Hacker Newsnew | past | comments | ask | show | jobs | submitlogin

What kind of projects are you working on that aren't amenable to the sort of code reuse or abstraction that normally addresses this sort of "boilerplate"?


There are lots of projects like that, especially when doing work for external clients.

Very often they want to own all the code, so you cannot just abstract things in your own engine. It then very easily becomes the pragmatic choice to just use existing libraries and frameworks to implement these things when the client demands it.

Especially since every client wants different things.

At the same time, even though there are libraries available, it’s still work to stitch everything together.

For straightforward stuff, AI takes all that work out of your hands.


Writing boilerplate code is mostly creative copy-pasting.
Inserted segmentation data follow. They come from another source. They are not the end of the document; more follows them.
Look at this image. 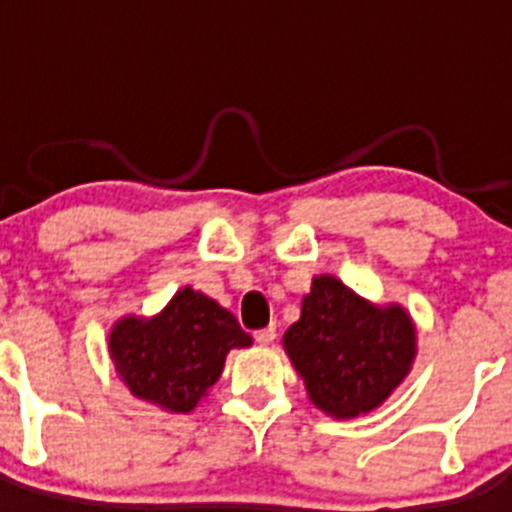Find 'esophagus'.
Segmentation results:
<instances>
[{
    "label": "esophagus",
    "instance_id": "esophagus-1",
    "mask_svg": "<svg viewBox=\"0 0 512 512\" xmlns=\"http://www.w3.org/2000/svg\"><path fill=\"white\" fill-rule=\"evenodd\" d=\"M253 338H256L261 346H269V343L277 338V325H266V328L256 330V333H253Z\"/></svg>",
    "mask_w": 512,
    "mask_h": 512
}]
</instances>
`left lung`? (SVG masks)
Returning <instances> with one entry per match:
<instances>
[{"label":"left lung","mask_w":512,"mask_h":512,"mask_svg":"<svg viewBox=\"0 0 512 512\" xmlns=\"http://www.w3.org/2000/svg\"><path fill=\"white\" fill-rule=\"evenodd\" d=\"M284 348L310 400L336 418L369 413L410 372L415 328L402 307H374L333 277H318Z\"/></svg>","instance_id":"1"}]
</instances>
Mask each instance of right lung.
<instances>
[{
    "instance_id": "add662e5",
    "label": "right lung",
    "mask_w": 512,
    "mask_h": 512,
    "mask_svg": "<svg viewBox=\"0 0 512 512\" xmlns=\"http://www.w3.org/2000/svg\"><path fill=\"white\" fill-rule=\"evenodd\" d=\"M251 336L228 310L184 287L153 320L125 318L110 333L115 369L135 397L189 413L217 382L230 348Z\"/></svg>"
}]
</instances>
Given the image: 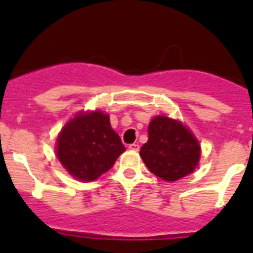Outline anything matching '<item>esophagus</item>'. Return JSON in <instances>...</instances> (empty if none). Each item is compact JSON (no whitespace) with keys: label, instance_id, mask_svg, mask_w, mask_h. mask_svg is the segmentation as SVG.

If I were to do it, I would have most of the reusable code (e.g. of a RBAC system) written and documented once and kept unpublished. Then I would ask an AI tool to alter it, given a set of client-specific properties. It would be easier to review moderate changes to a familiar and proven piece of code. The result could be copied to the client-specific repo.


What do you use for RBAC today? Do you have AI rewrite it every time?


The author of the initial comment mentioned that customers of contract work prefer code which is 100% theirs, purpose-written, not a dependency, even vendored.


I was wondering about that as well, copy and paste has been a thing for a lot longer than LLMs...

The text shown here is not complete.